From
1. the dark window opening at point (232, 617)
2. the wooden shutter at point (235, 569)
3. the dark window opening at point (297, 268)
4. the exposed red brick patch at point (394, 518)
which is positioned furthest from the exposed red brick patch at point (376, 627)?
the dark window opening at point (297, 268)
======
• TASK DETAILS
Take the entries and copy them out exactly.

• EXPECTED OUTPUT
From
1. the dark window opening at point (232, 617)
2. the wooden shutter at point (235, 569)
3. the dark window opening at point (297, 268)
4. the exposed red brick patch at point (394, 518)
which is positioned furthest from the exposed red brick patch at point (376, 627)?
the dark window opening at point (297, 268)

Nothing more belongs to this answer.